▶ **Texto extraído**
-=-=-
La Comisión Ejecutiva Provincial debe tener una función política y pública, pero también debe ser un órgano ejecutivo y por lo tanto, gestor, que gobierne, decida las políticas diarias, colegiada y solidariamente entre sus miembros. Por ello, deberá estar compuesta, además de por un componente netamente político, representativo y de coordinación por Secretarías de Área además de las vocalías que se decidan en cada Congreso Provincial.
A cada una de esas Secretarías de Área se le asignarán una serie de funciones y responsabilidades de las que deberá responder ante la propia Ejecutiva Provincial y el Comité Provincial. Para atender estas funcionescada Secretaría deberá dotarse de una serie de Grupos de Apoyo, en base fundamentalmente, a la estructura sectorial del Partido, permitiendo, no sólo realizar un mejor trabajo, sino implicar a un mayor número de personas en la actividad del Partido.
La Comisiones Ejecutivas Provinciales en coordinación con la Comisión Ejecutiva de Euskadi desarrollarán un plan de extensión, modernización y dinamización de las Agrupaciones Locales, así como de un plan de homologación de toda la decoración y denominaciones de las Casas del Pueblo.
Así mismo, las Comisiones Ejecutivas Provinciales prestarán en todas las Comarcas el apoyo político y técnico que consideren oportuno al servicio de las Agrupaciones y Afiliados/Afiliadas de esa zona.
El Comité Provincial, como órgano máximo de dirección del Partido entre congresos provinciales, debe potenciar sus funciones de órgano político y de control y debe hacerlo con una estructura dinámica que le permita ser ágil y operativo.
Los miembros del Comité Provincial informarán de los asuntos y resoluciones que en el mismo se traten, a las Agrupaciones Locales y a las Organizaciones Sectoriales.
El Comité Provincial podrá crear, si lo estima conveniente, comisiones dentro del mismo para desarrollar su función.
-=-=-
▶ **Material aportado**

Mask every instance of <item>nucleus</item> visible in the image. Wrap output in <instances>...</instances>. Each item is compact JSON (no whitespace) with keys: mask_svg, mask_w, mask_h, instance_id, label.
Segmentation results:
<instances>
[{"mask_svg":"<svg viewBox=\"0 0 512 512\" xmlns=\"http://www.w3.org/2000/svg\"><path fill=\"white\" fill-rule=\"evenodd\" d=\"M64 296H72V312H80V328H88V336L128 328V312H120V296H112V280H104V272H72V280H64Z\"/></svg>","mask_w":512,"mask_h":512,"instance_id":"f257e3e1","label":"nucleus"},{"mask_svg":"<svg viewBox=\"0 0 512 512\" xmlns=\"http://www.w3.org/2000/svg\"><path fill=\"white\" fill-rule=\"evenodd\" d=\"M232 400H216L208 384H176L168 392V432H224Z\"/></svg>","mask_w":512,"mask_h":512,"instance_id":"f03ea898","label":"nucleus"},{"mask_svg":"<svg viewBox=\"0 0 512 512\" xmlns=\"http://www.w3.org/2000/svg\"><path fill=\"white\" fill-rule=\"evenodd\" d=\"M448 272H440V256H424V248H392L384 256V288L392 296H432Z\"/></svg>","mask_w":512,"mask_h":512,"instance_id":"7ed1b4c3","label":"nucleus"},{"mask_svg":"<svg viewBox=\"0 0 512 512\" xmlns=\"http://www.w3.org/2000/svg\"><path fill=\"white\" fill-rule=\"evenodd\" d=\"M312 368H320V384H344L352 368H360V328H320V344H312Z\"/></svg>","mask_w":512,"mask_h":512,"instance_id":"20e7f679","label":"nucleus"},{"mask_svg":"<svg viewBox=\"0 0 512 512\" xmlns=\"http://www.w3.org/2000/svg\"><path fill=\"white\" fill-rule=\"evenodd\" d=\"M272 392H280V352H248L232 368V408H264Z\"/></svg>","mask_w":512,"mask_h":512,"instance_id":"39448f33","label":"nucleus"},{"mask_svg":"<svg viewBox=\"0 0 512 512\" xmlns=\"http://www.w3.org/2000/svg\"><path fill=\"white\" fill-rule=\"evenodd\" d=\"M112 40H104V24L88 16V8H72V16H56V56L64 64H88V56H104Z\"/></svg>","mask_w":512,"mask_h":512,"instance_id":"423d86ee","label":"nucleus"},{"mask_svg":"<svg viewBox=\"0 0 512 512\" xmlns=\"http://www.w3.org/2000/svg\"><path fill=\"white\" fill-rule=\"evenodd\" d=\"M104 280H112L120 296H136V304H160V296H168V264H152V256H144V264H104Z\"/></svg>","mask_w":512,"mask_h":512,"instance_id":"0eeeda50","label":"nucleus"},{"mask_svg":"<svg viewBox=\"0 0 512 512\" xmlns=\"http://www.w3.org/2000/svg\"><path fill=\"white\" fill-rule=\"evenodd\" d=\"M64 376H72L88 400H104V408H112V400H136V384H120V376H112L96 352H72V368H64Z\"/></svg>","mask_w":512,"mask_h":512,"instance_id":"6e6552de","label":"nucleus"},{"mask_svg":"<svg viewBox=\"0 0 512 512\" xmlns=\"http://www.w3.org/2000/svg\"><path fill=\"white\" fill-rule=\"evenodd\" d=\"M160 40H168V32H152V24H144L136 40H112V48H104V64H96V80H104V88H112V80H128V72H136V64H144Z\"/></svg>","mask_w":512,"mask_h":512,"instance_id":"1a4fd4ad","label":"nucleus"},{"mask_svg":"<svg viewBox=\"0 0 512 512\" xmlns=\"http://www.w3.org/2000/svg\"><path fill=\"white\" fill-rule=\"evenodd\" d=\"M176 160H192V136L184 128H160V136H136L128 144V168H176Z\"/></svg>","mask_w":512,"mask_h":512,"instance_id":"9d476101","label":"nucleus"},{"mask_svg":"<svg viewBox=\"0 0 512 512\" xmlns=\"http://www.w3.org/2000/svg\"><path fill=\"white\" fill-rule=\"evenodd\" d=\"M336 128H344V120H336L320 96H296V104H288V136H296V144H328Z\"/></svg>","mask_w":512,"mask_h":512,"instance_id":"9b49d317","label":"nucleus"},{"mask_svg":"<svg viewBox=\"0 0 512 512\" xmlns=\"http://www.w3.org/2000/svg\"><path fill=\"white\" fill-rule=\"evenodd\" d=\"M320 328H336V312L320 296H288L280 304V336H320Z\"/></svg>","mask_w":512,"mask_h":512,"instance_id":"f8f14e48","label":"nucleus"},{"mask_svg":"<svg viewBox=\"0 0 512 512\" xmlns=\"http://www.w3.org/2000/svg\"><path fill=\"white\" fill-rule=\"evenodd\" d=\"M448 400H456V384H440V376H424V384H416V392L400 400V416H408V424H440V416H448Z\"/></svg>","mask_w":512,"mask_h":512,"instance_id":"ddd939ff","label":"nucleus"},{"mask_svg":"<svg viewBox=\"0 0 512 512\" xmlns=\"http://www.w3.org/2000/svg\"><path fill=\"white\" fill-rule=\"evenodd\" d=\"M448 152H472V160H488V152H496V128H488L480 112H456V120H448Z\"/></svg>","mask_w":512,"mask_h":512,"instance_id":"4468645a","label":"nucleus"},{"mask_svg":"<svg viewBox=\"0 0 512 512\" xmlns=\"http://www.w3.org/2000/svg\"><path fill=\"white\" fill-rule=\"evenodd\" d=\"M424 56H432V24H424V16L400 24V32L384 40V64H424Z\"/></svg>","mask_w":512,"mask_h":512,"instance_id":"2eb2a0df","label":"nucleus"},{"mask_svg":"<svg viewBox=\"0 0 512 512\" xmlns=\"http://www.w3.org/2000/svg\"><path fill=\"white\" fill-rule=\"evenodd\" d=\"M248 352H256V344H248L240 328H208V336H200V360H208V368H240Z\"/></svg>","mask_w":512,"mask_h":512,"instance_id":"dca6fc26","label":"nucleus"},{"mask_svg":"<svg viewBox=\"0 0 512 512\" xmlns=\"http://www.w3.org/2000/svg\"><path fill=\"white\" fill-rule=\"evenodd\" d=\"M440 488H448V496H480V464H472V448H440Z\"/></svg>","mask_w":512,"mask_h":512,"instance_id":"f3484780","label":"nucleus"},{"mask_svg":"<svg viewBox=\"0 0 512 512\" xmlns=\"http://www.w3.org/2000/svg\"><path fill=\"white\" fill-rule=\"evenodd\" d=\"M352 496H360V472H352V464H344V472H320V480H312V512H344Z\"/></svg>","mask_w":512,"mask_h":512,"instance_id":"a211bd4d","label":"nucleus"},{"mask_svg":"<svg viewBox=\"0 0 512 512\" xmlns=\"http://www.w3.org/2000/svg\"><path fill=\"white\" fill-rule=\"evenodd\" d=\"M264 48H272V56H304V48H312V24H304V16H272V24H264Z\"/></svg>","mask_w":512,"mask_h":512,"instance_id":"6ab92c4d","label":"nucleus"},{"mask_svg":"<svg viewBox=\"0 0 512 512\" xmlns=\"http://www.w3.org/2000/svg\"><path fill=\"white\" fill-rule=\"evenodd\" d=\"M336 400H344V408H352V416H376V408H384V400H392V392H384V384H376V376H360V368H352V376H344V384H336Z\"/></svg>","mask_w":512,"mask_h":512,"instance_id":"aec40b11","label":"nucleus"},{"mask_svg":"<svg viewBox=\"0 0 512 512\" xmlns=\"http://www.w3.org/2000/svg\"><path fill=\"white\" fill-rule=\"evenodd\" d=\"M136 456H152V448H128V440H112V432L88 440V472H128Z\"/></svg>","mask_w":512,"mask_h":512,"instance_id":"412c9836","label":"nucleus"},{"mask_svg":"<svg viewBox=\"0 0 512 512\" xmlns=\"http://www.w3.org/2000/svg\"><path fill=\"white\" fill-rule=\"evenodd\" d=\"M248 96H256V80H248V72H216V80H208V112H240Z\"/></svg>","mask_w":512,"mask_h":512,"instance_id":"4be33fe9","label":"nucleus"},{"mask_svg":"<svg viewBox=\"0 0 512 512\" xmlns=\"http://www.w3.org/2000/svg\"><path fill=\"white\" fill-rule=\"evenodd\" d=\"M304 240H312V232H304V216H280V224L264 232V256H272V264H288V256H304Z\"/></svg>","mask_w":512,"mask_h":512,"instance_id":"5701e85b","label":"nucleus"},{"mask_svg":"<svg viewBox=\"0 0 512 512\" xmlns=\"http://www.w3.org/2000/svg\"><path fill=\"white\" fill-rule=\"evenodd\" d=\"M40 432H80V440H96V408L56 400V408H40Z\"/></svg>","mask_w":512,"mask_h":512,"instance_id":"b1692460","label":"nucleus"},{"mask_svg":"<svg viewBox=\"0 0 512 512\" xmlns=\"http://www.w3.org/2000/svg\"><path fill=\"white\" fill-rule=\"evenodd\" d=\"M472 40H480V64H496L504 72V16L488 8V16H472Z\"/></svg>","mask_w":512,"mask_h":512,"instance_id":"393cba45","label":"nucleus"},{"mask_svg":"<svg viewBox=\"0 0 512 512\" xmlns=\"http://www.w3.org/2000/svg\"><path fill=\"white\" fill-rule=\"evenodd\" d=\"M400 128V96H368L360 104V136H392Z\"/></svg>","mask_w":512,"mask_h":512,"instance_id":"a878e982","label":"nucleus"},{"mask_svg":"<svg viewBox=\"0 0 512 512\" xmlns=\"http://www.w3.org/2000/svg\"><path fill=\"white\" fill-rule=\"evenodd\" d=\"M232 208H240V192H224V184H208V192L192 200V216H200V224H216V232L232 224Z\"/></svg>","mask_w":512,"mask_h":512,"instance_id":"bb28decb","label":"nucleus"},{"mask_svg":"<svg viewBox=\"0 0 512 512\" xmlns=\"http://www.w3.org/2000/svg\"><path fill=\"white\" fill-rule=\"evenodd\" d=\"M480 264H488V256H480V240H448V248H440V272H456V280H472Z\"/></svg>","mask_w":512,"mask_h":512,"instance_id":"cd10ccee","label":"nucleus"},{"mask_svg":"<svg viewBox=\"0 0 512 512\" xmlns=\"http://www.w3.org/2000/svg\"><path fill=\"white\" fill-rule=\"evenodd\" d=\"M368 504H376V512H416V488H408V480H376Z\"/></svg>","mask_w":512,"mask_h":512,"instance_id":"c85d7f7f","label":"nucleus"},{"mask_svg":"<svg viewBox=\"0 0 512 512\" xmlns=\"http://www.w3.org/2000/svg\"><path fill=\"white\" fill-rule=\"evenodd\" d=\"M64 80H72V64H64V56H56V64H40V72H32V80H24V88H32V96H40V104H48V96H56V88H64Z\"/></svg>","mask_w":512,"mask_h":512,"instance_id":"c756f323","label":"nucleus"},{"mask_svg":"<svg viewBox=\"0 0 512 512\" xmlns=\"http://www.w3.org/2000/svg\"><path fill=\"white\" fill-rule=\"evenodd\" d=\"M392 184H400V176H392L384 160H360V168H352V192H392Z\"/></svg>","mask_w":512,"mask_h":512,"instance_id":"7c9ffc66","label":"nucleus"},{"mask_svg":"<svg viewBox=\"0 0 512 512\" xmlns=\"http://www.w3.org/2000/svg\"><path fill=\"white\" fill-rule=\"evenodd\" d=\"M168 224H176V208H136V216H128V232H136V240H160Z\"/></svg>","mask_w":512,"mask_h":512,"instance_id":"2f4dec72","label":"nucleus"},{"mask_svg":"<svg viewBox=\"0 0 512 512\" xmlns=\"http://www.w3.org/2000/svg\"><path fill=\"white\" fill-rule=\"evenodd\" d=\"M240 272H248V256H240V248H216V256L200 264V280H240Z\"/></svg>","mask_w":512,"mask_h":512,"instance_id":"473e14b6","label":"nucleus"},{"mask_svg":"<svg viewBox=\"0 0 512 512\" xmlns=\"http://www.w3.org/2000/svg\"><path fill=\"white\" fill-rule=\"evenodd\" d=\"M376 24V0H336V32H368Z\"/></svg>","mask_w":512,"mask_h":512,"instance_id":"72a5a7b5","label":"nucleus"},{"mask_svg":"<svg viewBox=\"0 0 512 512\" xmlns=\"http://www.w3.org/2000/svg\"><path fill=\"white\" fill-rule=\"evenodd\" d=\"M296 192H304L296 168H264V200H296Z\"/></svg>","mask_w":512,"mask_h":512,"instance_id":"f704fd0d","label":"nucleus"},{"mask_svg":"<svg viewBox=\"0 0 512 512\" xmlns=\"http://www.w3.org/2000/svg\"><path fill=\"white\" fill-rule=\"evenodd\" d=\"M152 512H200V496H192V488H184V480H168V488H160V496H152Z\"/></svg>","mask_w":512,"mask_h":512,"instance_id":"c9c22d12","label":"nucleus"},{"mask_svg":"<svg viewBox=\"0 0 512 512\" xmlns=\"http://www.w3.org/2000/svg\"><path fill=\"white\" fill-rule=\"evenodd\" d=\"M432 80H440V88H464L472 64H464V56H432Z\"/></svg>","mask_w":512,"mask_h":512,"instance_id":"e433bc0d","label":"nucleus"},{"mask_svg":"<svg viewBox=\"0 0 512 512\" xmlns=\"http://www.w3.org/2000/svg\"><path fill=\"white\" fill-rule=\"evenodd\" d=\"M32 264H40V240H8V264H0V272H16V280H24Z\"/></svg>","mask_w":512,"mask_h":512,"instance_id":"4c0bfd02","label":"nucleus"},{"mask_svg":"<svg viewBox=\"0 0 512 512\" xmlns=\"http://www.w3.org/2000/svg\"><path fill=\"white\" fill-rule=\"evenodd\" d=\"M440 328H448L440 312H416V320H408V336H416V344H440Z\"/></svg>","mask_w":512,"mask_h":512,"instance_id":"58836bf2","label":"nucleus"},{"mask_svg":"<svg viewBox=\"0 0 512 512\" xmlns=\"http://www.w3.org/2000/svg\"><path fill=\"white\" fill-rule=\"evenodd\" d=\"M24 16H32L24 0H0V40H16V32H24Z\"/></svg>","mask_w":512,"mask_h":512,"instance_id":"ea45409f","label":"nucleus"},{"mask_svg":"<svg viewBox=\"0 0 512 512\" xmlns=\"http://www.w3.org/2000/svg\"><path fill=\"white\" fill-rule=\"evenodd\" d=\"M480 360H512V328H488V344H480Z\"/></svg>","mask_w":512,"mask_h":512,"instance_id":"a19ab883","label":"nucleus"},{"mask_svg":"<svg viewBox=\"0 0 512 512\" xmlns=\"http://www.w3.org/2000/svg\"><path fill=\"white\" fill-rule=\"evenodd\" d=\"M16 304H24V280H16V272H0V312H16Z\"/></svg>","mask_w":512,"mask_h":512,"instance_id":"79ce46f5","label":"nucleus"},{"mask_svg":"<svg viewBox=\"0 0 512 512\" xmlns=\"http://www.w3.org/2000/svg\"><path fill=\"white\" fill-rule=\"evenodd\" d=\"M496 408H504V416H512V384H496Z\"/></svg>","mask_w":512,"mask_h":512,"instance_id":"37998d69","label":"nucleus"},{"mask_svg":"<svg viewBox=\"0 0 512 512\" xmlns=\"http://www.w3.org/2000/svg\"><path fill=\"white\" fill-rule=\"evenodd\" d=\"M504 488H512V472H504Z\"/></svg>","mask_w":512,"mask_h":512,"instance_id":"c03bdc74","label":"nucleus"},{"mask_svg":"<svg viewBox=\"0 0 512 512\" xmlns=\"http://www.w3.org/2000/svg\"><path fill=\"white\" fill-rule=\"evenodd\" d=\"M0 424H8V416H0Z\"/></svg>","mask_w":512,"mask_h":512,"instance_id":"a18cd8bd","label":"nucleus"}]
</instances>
-=-=-
▶ **Tareas propuestas**
a: Extrae del texto sobre los órganos provinciales todo lo que va desde "La Comisión Ejecutiva Provincial" hasta "cada Congreso Provincial.".
b: Indica si cada afirmación concuerda con el texto sobre los órganos provinciales, respondiendo sí o no y citando literalmente las palabras que lo deciden: (i) cada Secretaría de Área responde de sus funciones ante la Ejecutiva Provincial y el Comité Provincial; (ii) el Comité Provincial está obligado a crear comisiones internas; (iii) los miembros del Comité Provincial informan a las Agrupaciones Locales y a las Organizaciones Sectoriales.
El material no hace falta para resolver nada de lo que aquí se pide.

▶ **Respuestas dadas**
a:
La Comisión Ejecutiva Provincial debe tener una función política y pública, pero también debe ser un órgano ejecutivo y por lo tanto, gestor, que gobierne, decida las políticas diarias, colegiada y solidariamente entre sus miembros. Por ello, deberá estar compuesta, además de por un componente netamente político, representativo y de coordinación por Secretarías de Área además de las vocalías que se decidan en cada Congreso Provincial.

b:
(i) Sí: "de las que deberá responder ante la propia Ejecutiva Provincial y el Comité Provincial".
(ii) No: "El Comité Provincial podrá crear, si lo estima conveniente, comisiones dentro del mismo para desarrollar su función".
(iii) Sí: "Los miembros del Comité Provincial informarán de los asuntos y resoluciones que en el mismo se traten, a las Agrupaciones Locales y a las Organizaciones Sectoriales".